冬凪
寒い、寒い冬の日だった。
こんな日には家族が亡くなったあの日を思い出す。
"しろこ"と名付けた真っ白なジャンガリアンハムスター。薄いグレーが背中に入っていたけど、冬の間は雪の様に真っ白に変えるのだ。
彼女を初めてちゃんと抱いた時のことは忘れられない。ケージのお掃除をしないといけないから、しろこにとっては嫌かもしれないな、と思った。
だってペットショップの店員さんさえ、まるで卵を扱うかのように木くずのフワフワと一緒にハムスターを持ち上げていたのだ。
手のひらを差し出しながら不安になる。もしかしたら、私に飼われるのは嫌かもしれないと。
しかし予想に反して、しろこはよちよちと、覚束ない足取りで私の手に上ってきた。
自分が認められたような気がして、とても嬉しかったのだ。
可愛い、この子はとにかく可愛い。
春に日光浴を楽しむ私の、頭上に乗ってくる。落っことさないか不安に駆られてずっと頭と手を動かしていた。
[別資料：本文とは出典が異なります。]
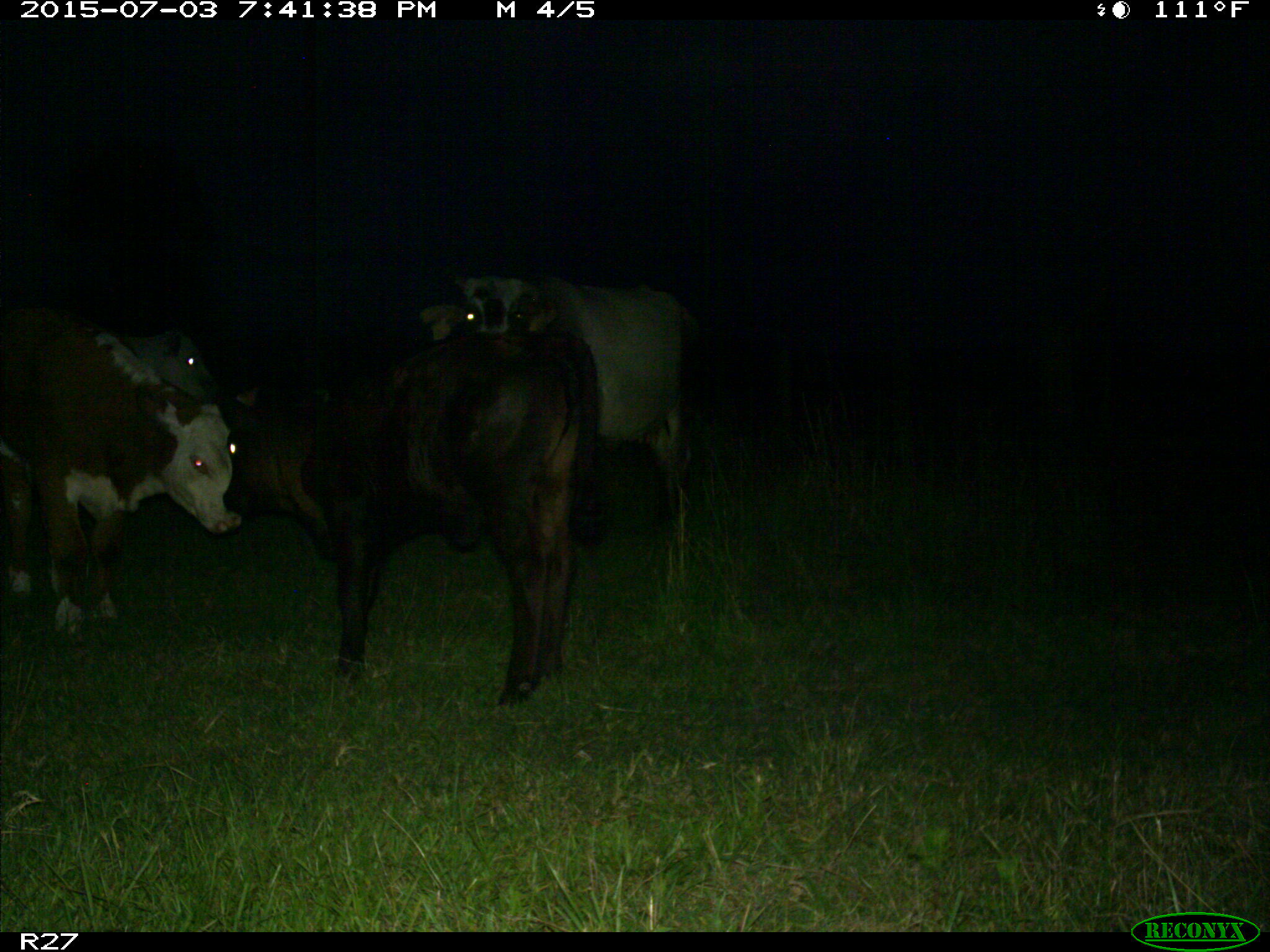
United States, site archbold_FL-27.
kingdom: Animalia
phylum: Chordata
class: Mammalia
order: Artiodactyla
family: Bovidae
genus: Bos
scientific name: Bos taurus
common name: domestic cow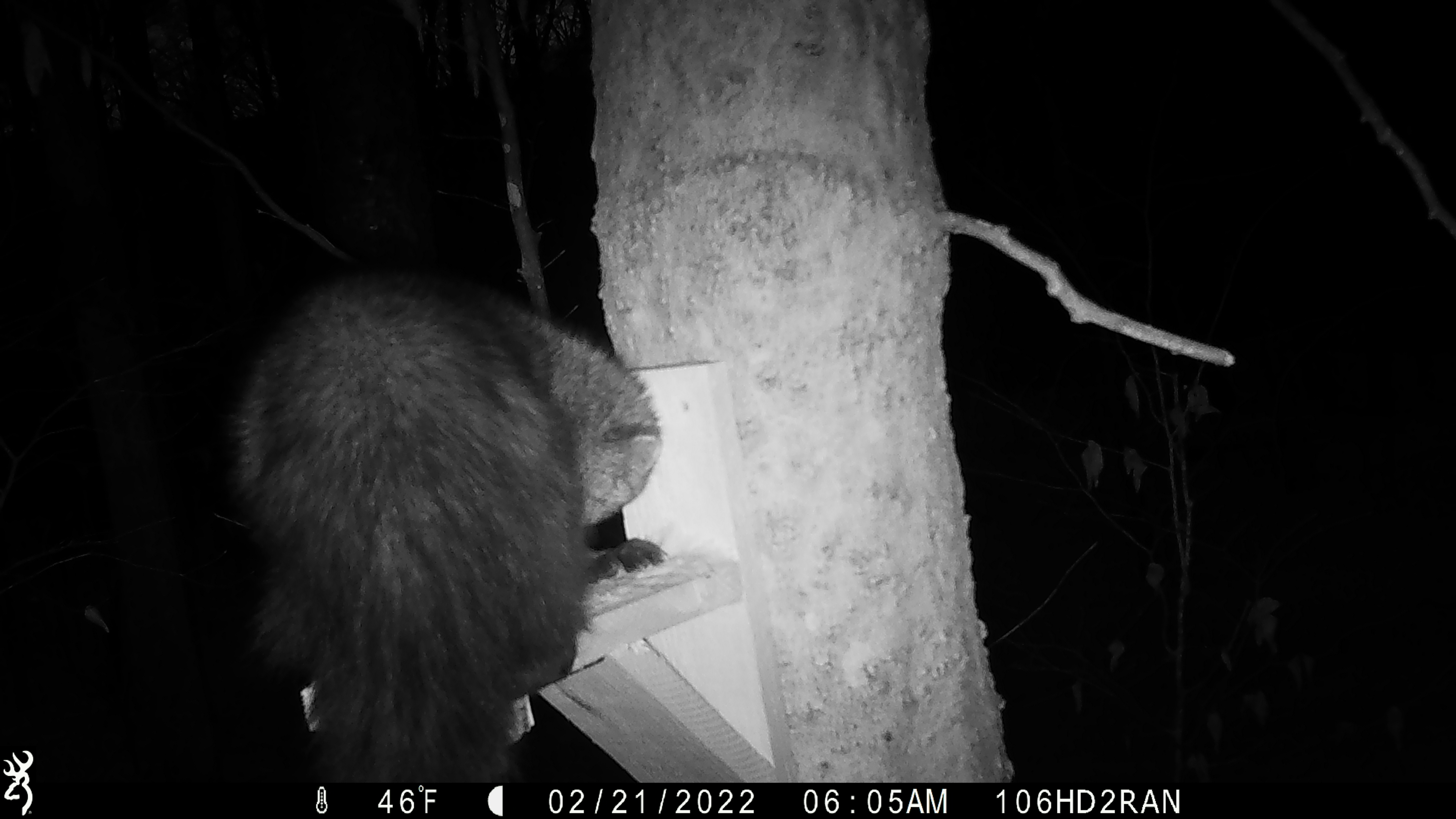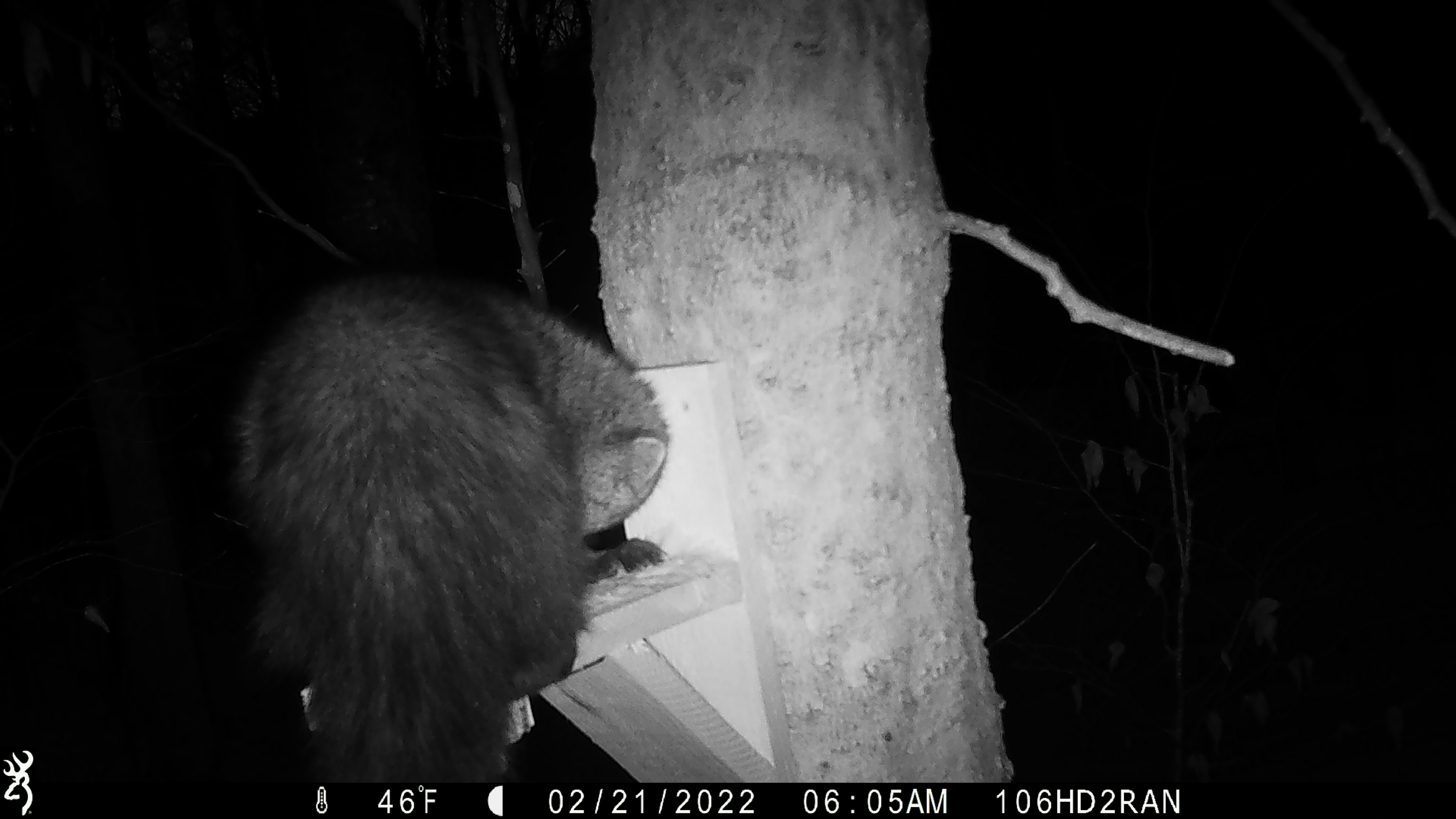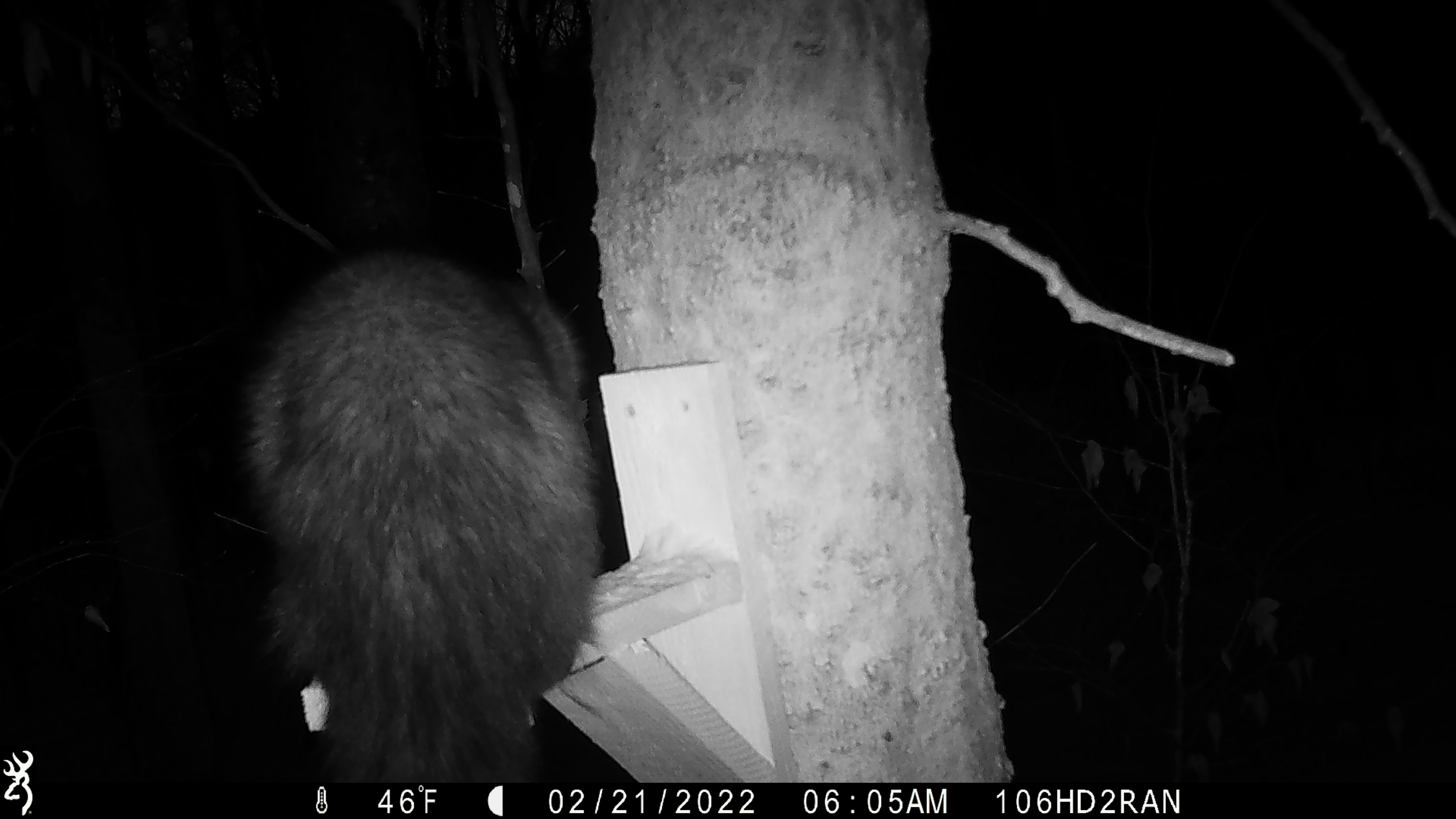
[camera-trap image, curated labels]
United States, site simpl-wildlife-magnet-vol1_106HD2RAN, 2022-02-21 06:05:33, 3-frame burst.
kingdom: Animalia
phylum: Chordata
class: Mammalia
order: Carnivora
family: Mustelidae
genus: Pekania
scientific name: Pekania pennanti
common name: fisher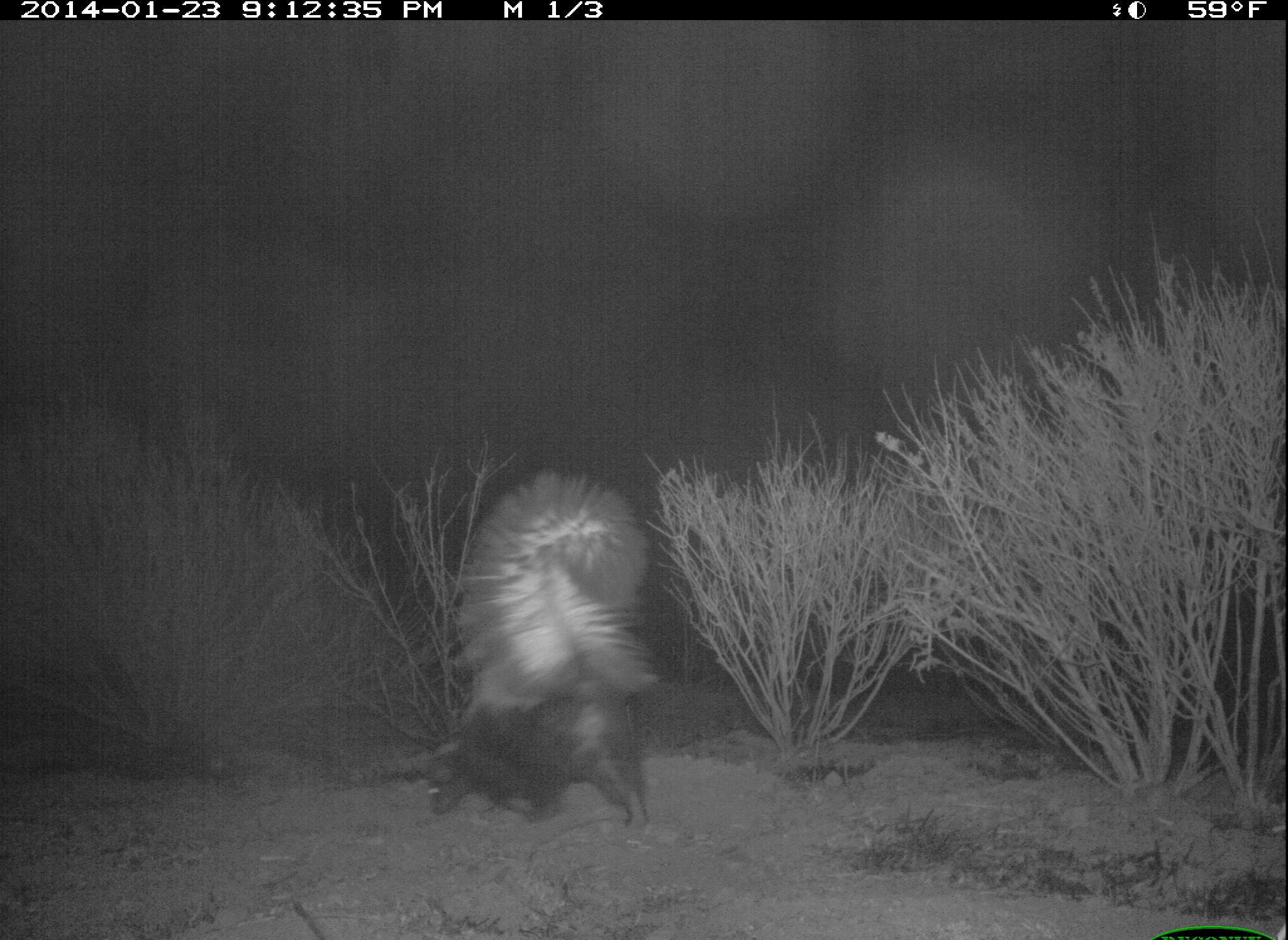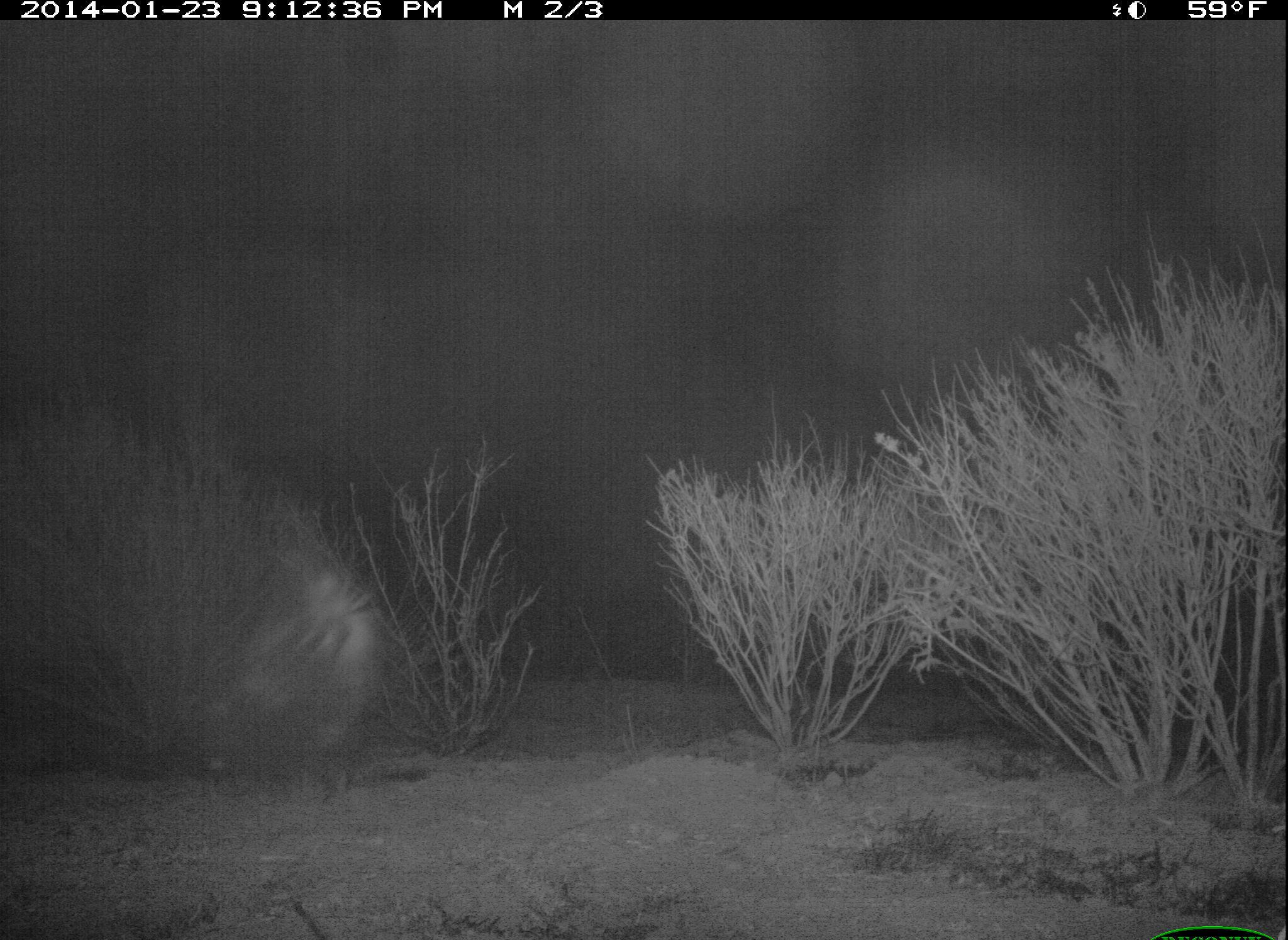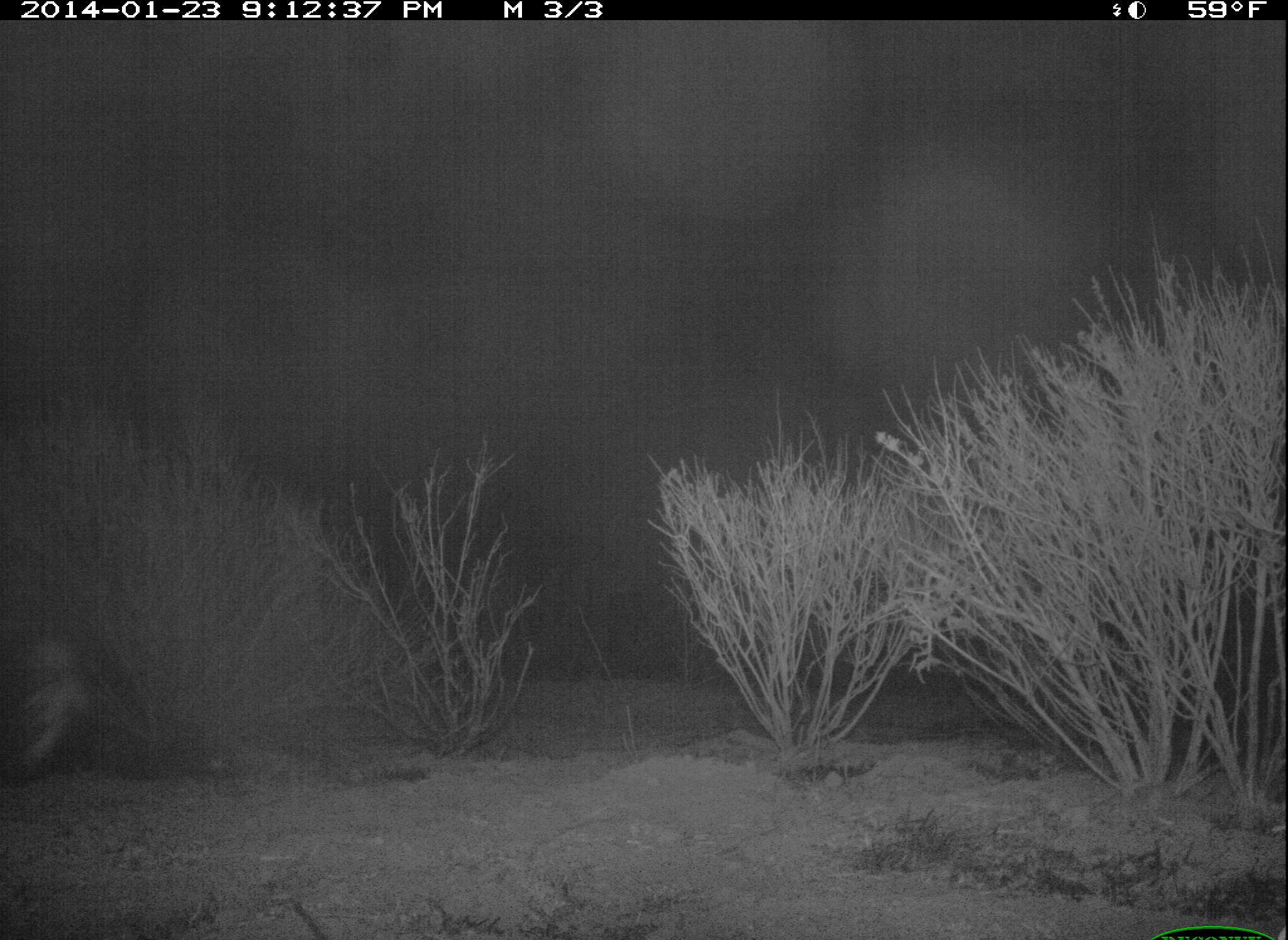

夏には一緒に浜辺で戯れる。私が砂浜で作ったトンネルに、必ず頭を出してくれる。白い身体が分かりやすくて、私はしろこの名を呼んで手元に寄せる。
秋はしろこを踏まないように気を付けながら、落ち葉を踏んだことを思い出す。動きを止めても、その場で寝ているのが分かる落ち葉の上下に嬉しくなった。
冬は、特別な日になった。
それは初めてヒーターを入れた日だった。しろこはずっとそこに居るだろうと思っていたのだが、玄関先でばいばいと言った私を送ってくれるようにして、ケージの中から私の方を、じっと向いていた。
珈琲を飲んでいる時や、昼食の途中でもしろこのことが気になる。彼女はヒーターの上で大人しくしているだろうか。
「ただいま!」
部屋の中では、しろこが回す滑車の音がガラガラと響いていた。それだけで生きていたと実感できる。
自分の仕事ぶりを思い起こしながら、いつものようにしろこに愚痴をこぼした。
「今日もしんどかったよー! しろこは大丈夫だった?」
いつもの表情を浮かべるだけのしろこに、私は安心する。きっと人間の数十倍速い生涯を送るはずだ。
私は他の雄を飼ってはいないし、ここに住まわせるつもりもないけども、しろこにだってきっと生活があり、ストレスがあるに違いない。
何なら毎週やっているケージの掃除すら、嫌なのかもしれなかった。
「ピュウ、ピュウ」
私はしろこがたまに鳴く音に反応するほかない。
「大好きだよ、しろこ」
私はしろこを腕に上らせる。ふと頬の近くにまで来て、ちょっとした獣臭さとか、齧歯類独特の臭いが鼻を突くが、それすら愛おしいと思えた。餌や木くずの匂いすら香ってくる。
私も思う存分、しろこを愛する。
こんな日々は、ふとして終わった。
あれは寒い日のことである。
いつものように仕事を終えて家に帰ってくると、嬉しそうに迎えるでもなく、可愛い布団にしろこは包まっていた。恐る恐る布団を避けると、身体のあちこちから出血しており、毛もかなり抜けていた。
私はすぐに動物病院に駆け込み、最近の餌事情や様子などを事細かく医者に伝える。
駄目だった。
私の手の上で、しろこは天国へ旅立つ。
その数舜手前で、しろこは私に向かってすくっと立った。
私はそれが忘れられない。それからくたっとなり、そのまま彼女は子孫も残さないまま虹の橋を渡った。
私は、誰にも悟られることのないように、静かに泣いた。
別に大声を出したっていいのに。しかし抑え込むように、ただ今を生きるように。
嫌だ。行かないでよ。
私はしろこのお墓を作る。土葬で良いかなぁと悩んだが、ほったらかしにしていてもいけないので、
瞳を閉ざして土に埋めた。
「ありがとう……」
私は翌日、しろこのケージを残したまま職場へと出ていったのだった。